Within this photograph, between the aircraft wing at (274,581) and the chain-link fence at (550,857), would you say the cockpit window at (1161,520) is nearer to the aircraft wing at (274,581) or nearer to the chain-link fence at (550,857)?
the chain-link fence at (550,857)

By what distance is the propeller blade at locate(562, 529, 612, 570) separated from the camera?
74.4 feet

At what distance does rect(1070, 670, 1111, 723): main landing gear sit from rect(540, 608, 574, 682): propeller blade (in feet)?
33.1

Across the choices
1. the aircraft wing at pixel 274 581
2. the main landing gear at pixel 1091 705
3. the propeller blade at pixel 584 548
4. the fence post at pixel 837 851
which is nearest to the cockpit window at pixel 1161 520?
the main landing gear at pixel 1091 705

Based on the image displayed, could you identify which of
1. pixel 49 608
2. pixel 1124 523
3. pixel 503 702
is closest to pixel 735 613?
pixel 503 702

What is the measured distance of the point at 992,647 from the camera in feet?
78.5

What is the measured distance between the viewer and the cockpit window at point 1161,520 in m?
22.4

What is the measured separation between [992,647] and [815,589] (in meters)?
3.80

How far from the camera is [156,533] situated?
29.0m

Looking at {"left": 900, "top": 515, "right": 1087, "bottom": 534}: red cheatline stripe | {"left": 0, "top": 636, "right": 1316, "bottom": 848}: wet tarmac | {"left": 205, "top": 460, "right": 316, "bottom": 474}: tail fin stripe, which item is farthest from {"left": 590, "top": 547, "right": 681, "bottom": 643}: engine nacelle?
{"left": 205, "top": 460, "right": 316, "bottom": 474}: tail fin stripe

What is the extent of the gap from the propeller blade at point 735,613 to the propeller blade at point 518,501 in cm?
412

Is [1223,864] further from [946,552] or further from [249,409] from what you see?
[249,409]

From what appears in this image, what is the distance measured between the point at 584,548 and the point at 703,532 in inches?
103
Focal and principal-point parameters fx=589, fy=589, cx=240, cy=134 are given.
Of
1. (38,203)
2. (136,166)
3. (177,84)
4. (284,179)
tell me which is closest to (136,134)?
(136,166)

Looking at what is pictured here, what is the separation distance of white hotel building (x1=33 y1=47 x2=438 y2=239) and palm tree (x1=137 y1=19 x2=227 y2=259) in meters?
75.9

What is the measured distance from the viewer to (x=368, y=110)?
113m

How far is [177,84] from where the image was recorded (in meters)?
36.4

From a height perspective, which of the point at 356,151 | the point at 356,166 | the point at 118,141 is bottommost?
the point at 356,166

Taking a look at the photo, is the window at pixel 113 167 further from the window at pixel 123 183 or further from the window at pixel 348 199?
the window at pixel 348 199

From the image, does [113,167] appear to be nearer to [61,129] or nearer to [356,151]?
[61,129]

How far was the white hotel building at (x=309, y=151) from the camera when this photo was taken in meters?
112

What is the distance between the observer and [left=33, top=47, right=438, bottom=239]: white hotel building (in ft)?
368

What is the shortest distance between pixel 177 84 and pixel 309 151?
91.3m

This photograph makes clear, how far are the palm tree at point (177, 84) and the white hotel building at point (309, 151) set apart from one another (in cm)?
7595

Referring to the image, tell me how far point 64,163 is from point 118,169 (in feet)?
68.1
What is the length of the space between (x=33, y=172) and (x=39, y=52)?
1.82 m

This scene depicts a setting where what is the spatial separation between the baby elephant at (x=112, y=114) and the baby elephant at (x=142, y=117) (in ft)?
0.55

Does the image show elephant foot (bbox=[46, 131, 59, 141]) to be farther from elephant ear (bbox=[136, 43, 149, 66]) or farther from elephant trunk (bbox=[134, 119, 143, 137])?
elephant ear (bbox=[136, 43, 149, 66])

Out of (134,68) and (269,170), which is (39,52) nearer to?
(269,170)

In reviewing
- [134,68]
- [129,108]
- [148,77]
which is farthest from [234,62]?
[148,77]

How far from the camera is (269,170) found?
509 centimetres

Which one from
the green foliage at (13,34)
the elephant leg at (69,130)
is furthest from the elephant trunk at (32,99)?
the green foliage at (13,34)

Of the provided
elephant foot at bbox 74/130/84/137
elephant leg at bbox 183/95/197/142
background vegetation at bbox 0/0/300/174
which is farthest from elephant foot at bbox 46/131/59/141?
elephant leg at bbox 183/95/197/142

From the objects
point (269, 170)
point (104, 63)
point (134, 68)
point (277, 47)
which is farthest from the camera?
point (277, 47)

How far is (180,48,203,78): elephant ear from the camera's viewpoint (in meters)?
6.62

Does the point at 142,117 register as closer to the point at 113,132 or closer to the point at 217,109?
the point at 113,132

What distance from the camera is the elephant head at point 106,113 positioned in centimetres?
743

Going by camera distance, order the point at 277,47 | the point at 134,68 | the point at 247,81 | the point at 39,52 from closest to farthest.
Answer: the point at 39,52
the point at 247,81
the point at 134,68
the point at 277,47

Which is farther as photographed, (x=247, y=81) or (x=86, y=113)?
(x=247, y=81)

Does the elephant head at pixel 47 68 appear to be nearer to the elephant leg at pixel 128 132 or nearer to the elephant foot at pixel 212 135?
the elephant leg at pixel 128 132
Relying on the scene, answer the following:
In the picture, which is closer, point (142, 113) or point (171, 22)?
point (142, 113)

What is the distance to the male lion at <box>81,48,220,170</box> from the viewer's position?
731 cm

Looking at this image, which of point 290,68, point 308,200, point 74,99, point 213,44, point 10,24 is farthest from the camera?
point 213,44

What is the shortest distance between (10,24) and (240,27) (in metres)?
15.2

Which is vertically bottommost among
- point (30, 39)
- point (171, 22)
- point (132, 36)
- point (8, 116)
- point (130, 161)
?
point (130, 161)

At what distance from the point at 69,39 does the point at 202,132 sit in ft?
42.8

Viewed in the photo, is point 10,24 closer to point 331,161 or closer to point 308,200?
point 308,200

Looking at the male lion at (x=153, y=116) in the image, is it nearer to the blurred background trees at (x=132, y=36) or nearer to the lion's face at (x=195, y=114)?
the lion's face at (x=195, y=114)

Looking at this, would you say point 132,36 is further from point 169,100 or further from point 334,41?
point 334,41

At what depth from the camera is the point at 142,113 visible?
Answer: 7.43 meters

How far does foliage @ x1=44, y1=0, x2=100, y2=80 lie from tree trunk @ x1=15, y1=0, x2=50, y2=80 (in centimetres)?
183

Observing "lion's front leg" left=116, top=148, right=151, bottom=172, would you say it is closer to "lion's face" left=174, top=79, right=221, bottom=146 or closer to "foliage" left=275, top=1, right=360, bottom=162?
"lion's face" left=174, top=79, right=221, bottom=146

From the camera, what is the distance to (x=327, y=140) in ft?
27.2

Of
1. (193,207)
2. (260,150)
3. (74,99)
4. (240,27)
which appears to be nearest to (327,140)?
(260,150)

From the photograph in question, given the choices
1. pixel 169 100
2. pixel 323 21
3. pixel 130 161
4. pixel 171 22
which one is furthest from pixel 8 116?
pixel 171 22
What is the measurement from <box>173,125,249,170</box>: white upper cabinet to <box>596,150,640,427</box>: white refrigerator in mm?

● **Problem to solve**
Copy every line verbatim.

● **Completed exercise**
Within this photograph, between the aircraft wing at (274,581) and the chain-link fence at (550,857), would you say the cockpit window at (1161,520) is nearer to the aircraft wing at (274,581) or nearer to the chain-link fence at (550,857)?
the chain-link fence at (550,857)

By what distance is the propeller blade at locate(562, 529, 612, 570) separated from the camera?
74.4 feet

At what distance does rect(1070, 670, 1111, 723): main landing gear sit from rect(540, 608, 574, 682): propeller blade (in feet)?
33.1

Across the choices
1. the aircraft wing at pixel 274 581
2. the main landing gear at pixel 1091 705
3. the propeller blade at pixel 584 548
4. the fence post at pixel 837 851
which is nearest to the cockpit window at pixel 1161 520?
the main landing gear at pixel 1091 705

Based on the image displayed, could you identify which of
1. pixel 49 608
2. pixel 1124 523
3. pixel 503 702
is closest to pixel 735 613?
pixel 503 702

What is the measured distance of the point at 992,647 from the camera in feet?
78.5

What is the measured distance between the viewer and the cockpit window at point 1161,520 in m?
22.4

What is the measured separation between [992,647] and [815,589] (in meters)?
3.80

How far from the camera is [156,533] situated?
29.0m

Looking at {"left": 900, "top": 515, "right": 1087, "bottom": 534}: red cheatline stripe | {"left": 0, "top": 636, "right": 1316, "bottom": 848}: wet tarmac | {"left": 205, "top": 460, "right": 316, "bottom": 474}: tail fin stripe, which item is farthest from {"left": 590, "top": 547, "right": 681, "bottom": 643}: engine nacelle?
{"left": 205, "top": 460, "right": 316, "bottom": 474}: tail fin stripe

What is the extent of the gap from the propeller blade at point 735,613 to the propeller blade at point 518,501 in cm?
412

Is [1223,864] further from [946,552] or further from [249,409] from what you see?
[249,409]

From what appears in this image, what is the distance measured between the point at 584,548 and the point at 703,532 in inches?
103
Focal and principal-point parameters fx=589, fy=589, cx=240, cy=134 are given.
Of
1. (38,203)
2. (136,166)
3. (177,84)
4. (284,179)
tell me which is closest to (136,134)?
(136,166)

Looking at what is pictured here, what is the separation distance of white hotel building (x1=33 y1=47 x2=438 y2=239) and palm tree (x1=137 y1=19 x2=227 y2=259) in meters?
75.9

What is the measured distance from the viewer to (x=368, y=110)?
113m

How far is [177,84] from where the image was recorded (in meters)?
36.4

From a height perspective, which of the point at 356,151 | the point at 356,166 | the point at 118,141 is bottommost?
the point at 356,166

Taking a look at the photo, is the window at pixel 113 167 further from the window at pixel 123 183 or further from the window at pixel 348 199?
the window at pixel 348 199

From the image, does [113,167] appear to be nearer to [61,129] or nearer to [356,151]?
[61,129]

How far was the white hotel building at (x=309, y=151) from the camera when this photo was taken in meters?
112

What is the distance between the observer and [left=33, top=47, right=438, bottom=239]: white hotel building (in ft)?
368

What is the shortest distance between pixel 177 84 and pixel 309 151?
91.3m

This photograph makes clear, how far are the palm tree at point (177, 84) and the white hotel building at point (309, 151) set apart from one another (in cm)?
7595

Referring to the image, tell me how far point 64,163 is from point 118,169 (in feet)?
68.1
What is the length of the space between (x=33, y=172) and (x=39, y=52)?
1.82 m

This scene depicts a setting where what is the spatial separation between the baby elephant at (x=112, y=114) and the baby elephant at (x=142, y=117) (in ft)?
0.55

Does the image show elephant foot (bbox=[46, 131, 59, 141]) to be farther from elephant ear (bbox=[136, 43, 149, 66]) or farther from elephant trunk (bbox=[134, 119, 143, 137])?
elephant ear (bbox=[136, 43, 149, 66])

Out of (134,68) and (269,170), which is (39,52) nearer to?
(269,170)

In reviewing
- [134,68]
- [129,108]
- [148,77]
which is farthest from [234,62]?
[148,77]

How far from the camera is (269,170) found?
509 centimetres

Which one from
the green foliage at (13,34)
the elephant leg at (69,130)
is furthest from the elephant trunk at (32,99)?
the green foliage at (13,34)

Of the provided
elephant foot at bbox 74/130/84/137
elephant leg at bbox 183/95/197/142
background vegetation at bbox 0/0/300/174
which is farthest from elephant foot at bbox 46/131/59/141?
elephant leg at bbox 183/95/197/142

From the objects
point (269, 170)
point (104, 63)
point (134, 68)
point (277, 47)
which is farthest from the camera?
point (277, 47)

How far is (180,48,203,78): elephant ear from the camera's viewpoint (in meters)?
6.62

Does the point at 142,117 register as closer to the point at 113,132 or closer to the point at 217,109?
the point at 113,132

What distance from the camera is the elephant head at point 106,113 positioned in centimetres?
743

Going by camera distance, order the point at 277,47 | the point at 134,68 | the point at 247,81 | the point at 39,52 from closest to farthest.
Answer: the point at 39,52
the point at 247,81
the point at 134,68
the point at 277,47

Which is farther as photographed, (x=247, y=81) or (x=86, y=113)?
(x=247, y=81)

Does the elephant head at pixel 47 68 appear to be nearer to the elephant leg at pixel 128 132 or nearer to the elephant foot at pixel 212 135?
the elephant leg at pixel 128 132
Relying on the scene, answer the following:
In the picture, which is closer, point (142, 113) or point (171, 22)?
point (142, 113)

What is the distance to the male lion at <box>81,48,220,170</box> from the viewer's position?
731 cm

Looking at this image, which of point 290,68, point 308,200, point 74,99, point 213,44, point 10,24 is farthest from the camera?
point 213,44

What is the shortest distance between (10,24) and (240,27) (in metres)?
15.2

Which is vertically bottommost among
- point (30, 39)
- point (171, 22)
- point (132, 36)
- point (8, 116)
- point (130, 161)
?
point (130, 161)

At what distance from the point at 69,39 does the point at 202,132 sit in ft?
42.8

Viewed in the photo, is point 10,24 closer to point 331,161 or closer to point 308,200?
point 308,200

Looking at the male lion at (x=153, y=116) in the image, is it nearer to the blurred background trees at (x=132, y=36) or nearer to the lion's face at (x=195, y=114)?
the lion's face at (x=195, y=114)

Looking at this, would you say point 132,36 is further from point 169,100 or further from point 334,41?
point 334,41

At what depth from the camera is the point at 142,113 visible?
Answer: 7.43 meters

How far does foliage @ x1=44, y1=0, x2=100, y2=80 lie from tree trunk @ x1=15, y1=0, x2=50, y2=80 (in centimetres)?
183

Observing "lion's front leg" left=116, top=148, right=151, bottom=172, would you say it is closer to "lion's face" left=174, top=79, right=221, bottom=146 or closer to "foliage" left=275, top=1, right=360, bottom=162?
"lion's face" left=174, top=79, right=221, bottom=146

From the camera, what is the distance to (x=327, y=140) in ft?
27.2

Of
1. (193,207)
2. (260,150)
3. (74,99)
4. (240,27)
which appears to be nearest to (327,140)?
(260,150)

From the photograph in question, given the choices
1. pixel 169 100
2. pixel 323 21
3. pixel 130 161
4. pixel 171 22
which one is furthest from pixel 8 116?
pixel 171 22
What is the measurement from <box>173,125,249,170</box>: white upper cabinet to <box>596,150,640,427</box>: white refrigerator in mm?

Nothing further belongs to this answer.